### Excerpted data
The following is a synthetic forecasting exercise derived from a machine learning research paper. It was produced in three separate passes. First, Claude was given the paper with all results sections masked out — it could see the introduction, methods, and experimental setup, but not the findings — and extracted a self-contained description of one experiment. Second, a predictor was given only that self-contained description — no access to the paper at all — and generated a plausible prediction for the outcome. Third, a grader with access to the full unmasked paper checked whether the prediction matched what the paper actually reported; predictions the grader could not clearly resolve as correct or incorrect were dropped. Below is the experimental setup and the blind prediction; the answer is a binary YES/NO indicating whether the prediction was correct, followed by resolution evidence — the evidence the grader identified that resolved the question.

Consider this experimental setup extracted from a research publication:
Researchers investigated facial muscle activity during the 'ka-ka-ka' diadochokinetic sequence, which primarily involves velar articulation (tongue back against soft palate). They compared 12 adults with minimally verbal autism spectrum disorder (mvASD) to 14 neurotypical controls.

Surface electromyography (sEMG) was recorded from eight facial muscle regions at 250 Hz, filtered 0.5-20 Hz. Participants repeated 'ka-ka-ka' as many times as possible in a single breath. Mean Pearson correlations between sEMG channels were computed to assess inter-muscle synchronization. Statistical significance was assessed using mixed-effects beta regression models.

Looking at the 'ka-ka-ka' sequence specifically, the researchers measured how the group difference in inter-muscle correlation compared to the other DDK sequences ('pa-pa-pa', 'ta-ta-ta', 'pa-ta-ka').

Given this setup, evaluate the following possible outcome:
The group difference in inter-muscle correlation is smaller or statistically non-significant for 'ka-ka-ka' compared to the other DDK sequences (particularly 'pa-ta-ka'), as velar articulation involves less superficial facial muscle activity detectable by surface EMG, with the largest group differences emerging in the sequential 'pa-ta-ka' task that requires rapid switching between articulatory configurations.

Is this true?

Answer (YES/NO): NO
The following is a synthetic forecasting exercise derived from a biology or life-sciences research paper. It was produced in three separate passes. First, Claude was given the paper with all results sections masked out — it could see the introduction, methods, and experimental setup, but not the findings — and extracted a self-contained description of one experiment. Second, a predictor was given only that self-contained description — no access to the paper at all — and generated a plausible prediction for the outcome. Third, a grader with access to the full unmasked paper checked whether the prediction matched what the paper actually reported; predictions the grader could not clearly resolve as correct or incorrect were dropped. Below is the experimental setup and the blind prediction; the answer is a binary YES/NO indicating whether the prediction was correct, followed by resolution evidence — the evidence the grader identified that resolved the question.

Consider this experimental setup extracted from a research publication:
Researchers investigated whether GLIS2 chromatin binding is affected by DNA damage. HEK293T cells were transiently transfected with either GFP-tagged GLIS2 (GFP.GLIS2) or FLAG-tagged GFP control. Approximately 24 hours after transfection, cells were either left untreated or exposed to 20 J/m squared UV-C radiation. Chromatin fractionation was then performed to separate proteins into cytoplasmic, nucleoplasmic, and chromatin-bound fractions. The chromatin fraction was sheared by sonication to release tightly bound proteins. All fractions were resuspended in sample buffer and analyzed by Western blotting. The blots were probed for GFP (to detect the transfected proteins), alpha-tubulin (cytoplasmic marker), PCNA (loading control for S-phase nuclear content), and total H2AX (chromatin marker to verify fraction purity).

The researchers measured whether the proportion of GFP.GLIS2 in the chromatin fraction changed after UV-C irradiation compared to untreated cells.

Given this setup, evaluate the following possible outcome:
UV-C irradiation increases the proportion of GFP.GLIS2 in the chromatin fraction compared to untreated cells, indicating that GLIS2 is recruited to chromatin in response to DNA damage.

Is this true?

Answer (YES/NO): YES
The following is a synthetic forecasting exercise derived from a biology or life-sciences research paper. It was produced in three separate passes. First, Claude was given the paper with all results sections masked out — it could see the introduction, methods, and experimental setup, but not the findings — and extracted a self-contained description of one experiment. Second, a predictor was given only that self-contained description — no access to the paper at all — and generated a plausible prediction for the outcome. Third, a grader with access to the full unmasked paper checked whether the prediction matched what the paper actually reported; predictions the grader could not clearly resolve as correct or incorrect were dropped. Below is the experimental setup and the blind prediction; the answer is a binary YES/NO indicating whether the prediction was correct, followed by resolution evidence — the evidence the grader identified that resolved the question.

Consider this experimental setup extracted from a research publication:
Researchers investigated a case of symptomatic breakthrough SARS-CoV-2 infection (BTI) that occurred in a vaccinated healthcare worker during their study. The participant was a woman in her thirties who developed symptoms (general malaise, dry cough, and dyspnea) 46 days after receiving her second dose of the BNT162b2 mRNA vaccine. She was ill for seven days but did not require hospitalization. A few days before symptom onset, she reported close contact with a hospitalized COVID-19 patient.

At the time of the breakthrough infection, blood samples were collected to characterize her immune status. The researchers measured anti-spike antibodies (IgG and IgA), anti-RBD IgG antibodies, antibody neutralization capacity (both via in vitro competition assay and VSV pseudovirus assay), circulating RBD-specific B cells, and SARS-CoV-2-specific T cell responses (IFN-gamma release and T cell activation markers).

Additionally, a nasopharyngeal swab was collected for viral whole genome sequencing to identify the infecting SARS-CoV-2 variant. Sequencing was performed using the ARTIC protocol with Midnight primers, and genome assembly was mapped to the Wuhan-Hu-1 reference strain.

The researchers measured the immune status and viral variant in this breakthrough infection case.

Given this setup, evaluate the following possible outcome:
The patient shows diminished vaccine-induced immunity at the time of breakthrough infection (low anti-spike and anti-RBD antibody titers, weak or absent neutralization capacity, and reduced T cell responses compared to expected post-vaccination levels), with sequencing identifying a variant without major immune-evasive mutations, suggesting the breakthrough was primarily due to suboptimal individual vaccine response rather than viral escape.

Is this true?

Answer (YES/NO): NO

* * *

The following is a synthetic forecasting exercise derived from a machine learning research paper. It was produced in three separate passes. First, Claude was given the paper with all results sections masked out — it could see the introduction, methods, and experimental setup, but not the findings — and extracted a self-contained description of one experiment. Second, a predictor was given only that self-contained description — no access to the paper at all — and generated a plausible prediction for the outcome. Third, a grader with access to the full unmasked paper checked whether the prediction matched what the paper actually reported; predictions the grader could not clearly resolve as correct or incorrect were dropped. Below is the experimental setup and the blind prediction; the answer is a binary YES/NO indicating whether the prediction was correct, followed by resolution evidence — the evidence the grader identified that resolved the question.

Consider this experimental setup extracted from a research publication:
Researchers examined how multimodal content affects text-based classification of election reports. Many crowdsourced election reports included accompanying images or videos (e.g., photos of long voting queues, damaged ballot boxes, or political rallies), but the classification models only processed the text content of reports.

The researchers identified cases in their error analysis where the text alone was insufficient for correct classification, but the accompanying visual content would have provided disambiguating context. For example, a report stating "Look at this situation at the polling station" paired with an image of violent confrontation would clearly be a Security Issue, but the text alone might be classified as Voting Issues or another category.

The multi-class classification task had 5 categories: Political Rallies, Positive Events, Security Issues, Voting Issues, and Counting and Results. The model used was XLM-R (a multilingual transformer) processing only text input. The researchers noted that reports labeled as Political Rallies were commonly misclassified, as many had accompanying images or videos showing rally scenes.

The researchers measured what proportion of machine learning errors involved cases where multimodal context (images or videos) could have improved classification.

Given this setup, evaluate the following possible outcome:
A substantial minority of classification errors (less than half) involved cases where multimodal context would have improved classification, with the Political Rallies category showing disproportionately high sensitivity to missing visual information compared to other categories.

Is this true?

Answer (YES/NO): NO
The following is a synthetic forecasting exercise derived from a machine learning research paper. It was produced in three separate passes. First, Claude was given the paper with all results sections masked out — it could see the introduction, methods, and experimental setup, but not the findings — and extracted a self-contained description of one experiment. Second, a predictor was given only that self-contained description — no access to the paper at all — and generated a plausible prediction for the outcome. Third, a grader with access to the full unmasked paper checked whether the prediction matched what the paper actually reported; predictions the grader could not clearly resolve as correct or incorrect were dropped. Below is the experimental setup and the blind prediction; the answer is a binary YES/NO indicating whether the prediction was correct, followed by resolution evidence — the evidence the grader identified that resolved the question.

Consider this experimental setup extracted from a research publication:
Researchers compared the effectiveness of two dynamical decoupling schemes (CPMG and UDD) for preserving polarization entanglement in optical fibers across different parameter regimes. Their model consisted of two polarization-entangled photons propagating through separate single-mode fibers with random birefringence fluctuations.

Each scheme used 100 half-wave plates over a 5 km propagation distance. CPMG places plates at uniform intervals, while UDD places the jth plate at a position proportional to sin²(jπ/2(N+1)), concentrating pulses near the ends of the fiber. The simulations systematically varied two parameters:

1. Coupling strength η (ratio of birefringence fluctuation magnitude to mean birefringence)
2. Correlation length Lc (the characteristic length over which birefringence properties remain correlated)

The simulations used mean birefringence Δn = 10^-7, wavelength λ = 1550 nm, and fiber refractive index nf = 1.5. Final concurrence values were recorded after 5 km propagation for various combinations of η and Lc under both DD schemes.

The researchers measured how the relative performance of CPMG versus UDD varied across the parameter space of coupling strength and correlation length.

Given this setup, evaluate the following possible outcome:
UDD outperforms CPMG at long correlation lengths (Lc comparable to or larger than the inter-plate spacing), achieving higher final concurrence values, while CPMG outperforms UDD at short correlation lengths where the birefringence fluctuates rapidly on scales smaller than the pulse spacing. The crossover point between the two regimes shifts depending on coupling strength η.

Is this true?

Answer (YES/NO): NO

* * *

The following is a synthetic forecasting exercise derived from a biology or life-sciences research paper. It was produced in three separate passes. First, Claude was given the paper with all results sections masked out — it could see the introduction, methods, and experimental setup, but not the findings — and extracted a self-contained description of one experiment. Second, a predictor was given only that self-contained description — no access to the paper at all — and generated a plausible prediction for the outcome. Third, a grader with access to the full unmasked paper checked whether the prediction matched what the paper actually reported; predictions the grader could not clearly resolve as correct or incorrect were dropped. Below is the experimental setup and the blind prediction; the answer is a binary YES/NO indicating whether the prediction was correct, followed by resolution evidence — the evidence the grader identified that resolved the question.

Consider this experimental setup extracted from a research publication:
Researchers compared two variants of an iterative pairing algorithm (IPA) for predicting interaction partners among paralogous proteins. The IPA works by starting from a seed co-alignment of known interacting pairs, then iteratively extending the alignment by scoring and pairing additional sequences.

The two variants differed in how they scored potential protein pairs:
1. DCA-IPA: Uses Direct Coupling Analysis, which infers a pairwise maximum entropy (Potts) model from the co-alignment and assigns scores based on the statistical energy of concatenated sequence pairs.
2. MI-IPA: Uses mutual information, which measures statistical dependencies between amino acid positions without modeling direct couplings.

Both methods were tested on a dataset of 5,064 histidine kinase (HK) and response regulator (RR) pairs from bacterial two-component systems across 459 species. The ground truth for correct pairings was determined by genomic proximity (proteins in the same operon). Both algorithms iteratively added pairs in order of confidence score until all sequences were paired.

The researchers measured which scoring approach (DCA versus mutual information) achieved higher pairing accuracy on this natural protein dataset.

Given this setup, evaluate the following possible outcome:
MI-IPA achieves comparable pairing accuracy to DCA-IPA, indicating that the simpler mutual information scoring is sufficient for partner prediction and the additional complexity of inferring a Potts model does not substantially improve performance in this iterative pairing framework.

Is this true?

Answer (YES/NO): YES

### Task description
Show me every line in the data above that includes "without".

### Completed exercise
The patient shows diminished vaccine-induced immunity at the time of breakthrough infection (low anti-spike and anti-RBD antibody titers, weak or absent neutralization capacity, and reduced T cell responses compared to expected post-vaccination levels), with sequencing identifying a variant without major immune-evasive mutations, suggesting the breakthrough was primarily due to suboptimal individual vaccine response rather than viral escape.
2. MI-IPA: Uses mutual information, which measures statistical dependencies between amino acid positions without modeling direct couplings.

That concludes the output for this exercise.